> _Gelesenes anwenden_:
1. Welches Jahr gilt laut dem Artikel zum EU-Beitritt der Ukraine in Brüssel als realistisch für den Beitritt?
2. Zitieren Sie aus dem Artikel zum EU-Beitritt der Ukraine den Abschnitt zwischen „- Selenskyj strebt“ und „weiterhin ein Hindernis.“, beide eingeschlossen.
----- Vorliegender Text -----
Ukraine auf Expresskurs in die EU? Orbán stemmt sich dagegen
In Kürze:
- Die Ukraine ist auf gutem Weg in Richtung EU-Mitgliedschaft, sagt die für die Erweiterung zuständige EU-Kommissarin.
- Bei der Korruptionsbekämpfung stehen Kiew jedoch weiterhin große Herausforderungen bevor.
- Selenskyj strebt einen EU-Beitritt bereits 2028 an, in Brüssel gilt hingegen 2030 als realistisch.
- Vorerst bleibt der Weg jedoch durch das ungarische Veto blockiert – und Orbán zeigt keinerlei Bereitschaft, daran etwas zu ändern.
Die Ukraine möchte bereits im Jahr 2028 der EU beitreten – das wäre zwei Jahre früher als das von Brüssel anvisierte Jahr 2030.
Diese Einschätzungen stützen sich unter anderem auf den jährlichen EU-Bericht zu den Reformfortschritten der Beitrittskandidaten. Dieser wurde diese Woche in Brüssel vorgestellt. Er erkennt die von Kiew unternommenen Anstrengungen weitgehend an.
Marta Kos, EU-Kommissarin für Erweiterung, betonte, dass man die Beitrittsverhandlungen mit dem kriegsgebeutelten Land im November offiziell eröffnen wolle. Gleichzeitig bleibt das Veto des ungarischen Ministerpräsidenten Viktor Orbán weiterhin ein Hindernis.
Wie die EU dieses umgehen würde, war ebenfalls Thema in Brüssel. Unterdessen lieferten sich Orbán und Wolodymyr Selenskyj erneut einen öffentlichen Schlagabtausch.
Kallas lobt umfassende Reformen der EU
EU-Außenbeauftragte Kaja Kallas erklärte am Dienstag, 4. November, in Brüssel während einer Pressekonferenz, eine Mitgliedschaft könne für die Ukraine zu einer wichtigen Sicherheitsgarantie werden.
Bei der Vorstellung des Berichts hob sie hervor, die Ukraine zeige eine bemerkenswerte Entschlossenheit auf dem Weg Richtung EU. Noch nie habe ein Bewerberland derart weitreichende Reformen im Kriegszustand umgesetzt, betonte sie.
Angesichts der Innovationen im Bereich der Kriegsführung sei klar, dass die EU viel von der Ukraine lernen könne, die derzeit über die stärkste Armee Europas verfüge. Daher sei die Einbindung der Ukraine in europäische verteidigungspolitische Initiativen von zentraler Bedeutung: Sie schaffe eine Win-win-Situation, so Kallas.
----- Bereitgestellte Datensätze -----
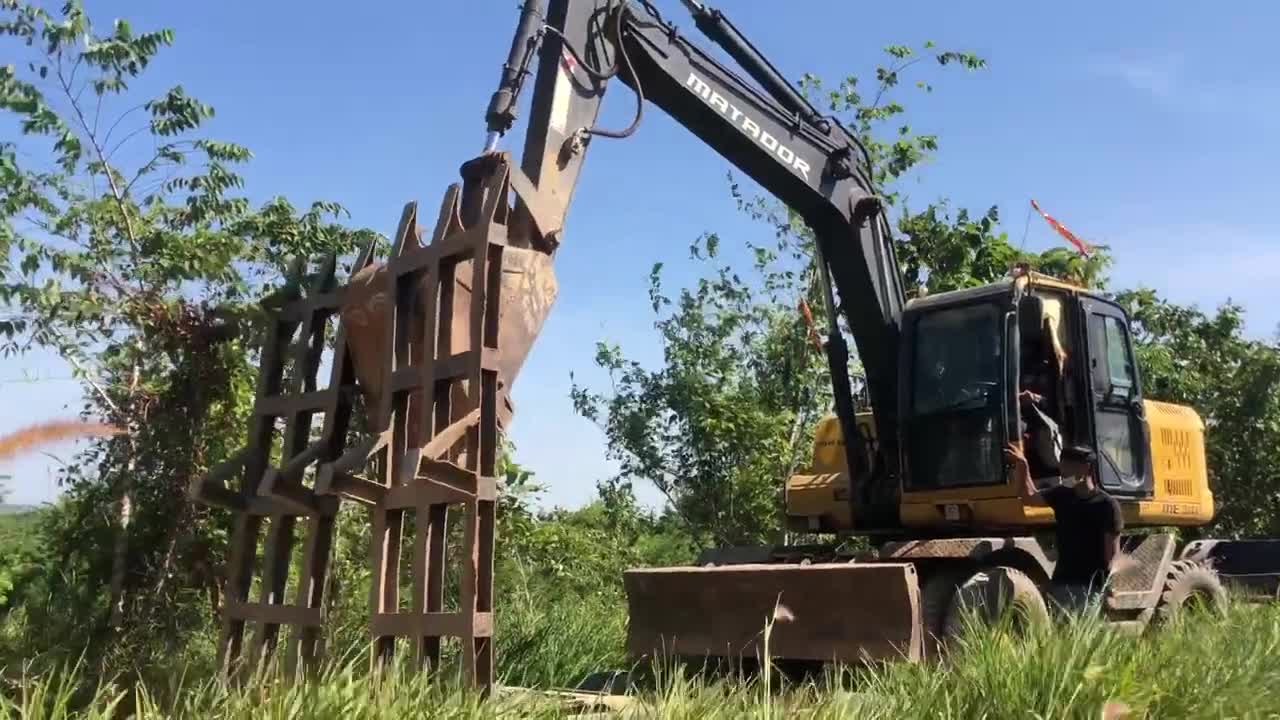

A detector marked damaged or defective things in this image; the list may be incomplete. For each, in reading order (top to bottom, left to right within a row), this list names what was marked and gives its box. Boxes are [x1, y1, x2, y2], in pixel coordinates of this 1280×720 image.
-----
----- Bereitgestellte Datensätze -----
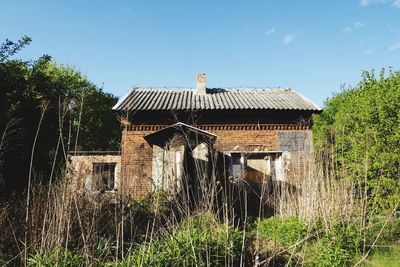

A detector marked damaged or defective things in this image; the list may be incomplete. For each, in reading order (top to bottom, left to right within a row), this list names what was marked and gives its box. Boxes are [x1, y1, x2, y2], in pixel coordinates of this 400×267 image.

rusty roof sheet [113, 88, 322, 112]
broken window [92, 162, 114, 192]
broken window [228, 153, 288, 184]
-----
----- Bereitgestellte Datensätze -----
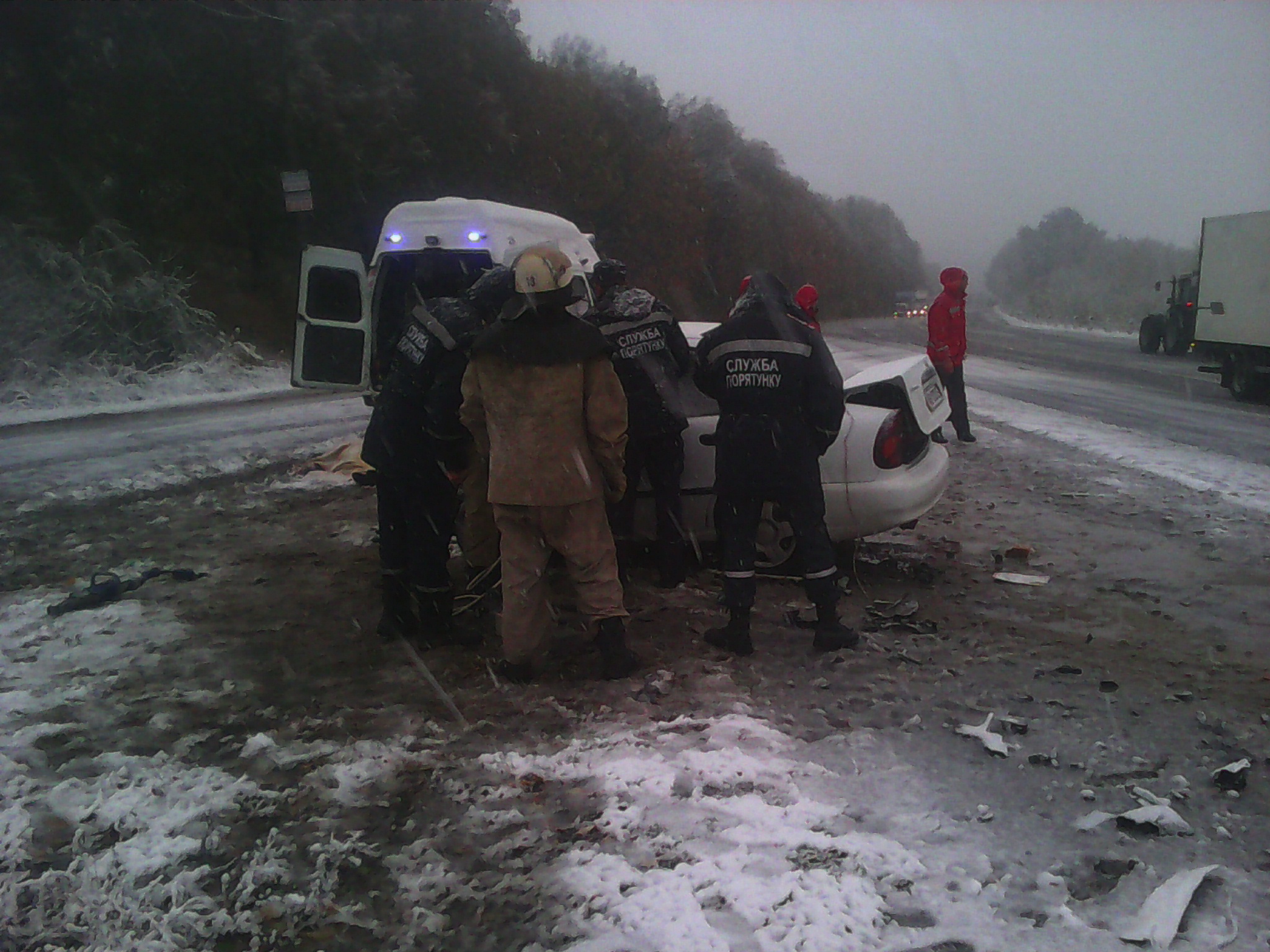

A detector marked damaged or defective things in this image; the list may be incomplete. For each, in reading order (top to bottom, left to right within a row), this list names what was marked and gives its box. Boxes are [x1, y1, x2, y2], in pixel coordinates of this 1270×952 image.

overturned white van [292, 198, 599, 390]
-----
> _Ergebnisse der Aufgaben_:
1. In Brüssel gilt das Jahr 2030 als realistisch.

2.
- Selenskyj strebt einen EU-Beitritt bereits 2028 an, in Brüssel gilt hingegen 2030 als realistisch.
- Vorerst bleibt der Weg jedoch durch das ungarische Veto blockiert – und Orbán zeigt keinerlei Bereitschaft, daran etwas zu ändern.
Die Ukraine möchte bereits im Jahr 2028 der EU beitreten – das wäre zwei Jahre früher als das von Brüssel anvisierte Jahr 2030.
Diese Einschätzungen stützen sich unter anderem auf den jährlichen EU-Bericht zu den Reformfortschritten der Beitrittskandidaten. Dieser wurde diese Woche in Brüssel vorgestellt. Er erkennt die von Kiew unternommenen Anstrengungen weitgehend an.
Marta Kos, EU-Kommissarin für Erweiterung, betonte, dass man die Beitrittsverhandlungen mit dem kriegsgebeutelten Land im November offiziell eröffnen wolle. Gleichzeitig bleibt das Veto des ungarischen Ministerpräsidenten Viktor Orbán weiterhin ein Hindernis.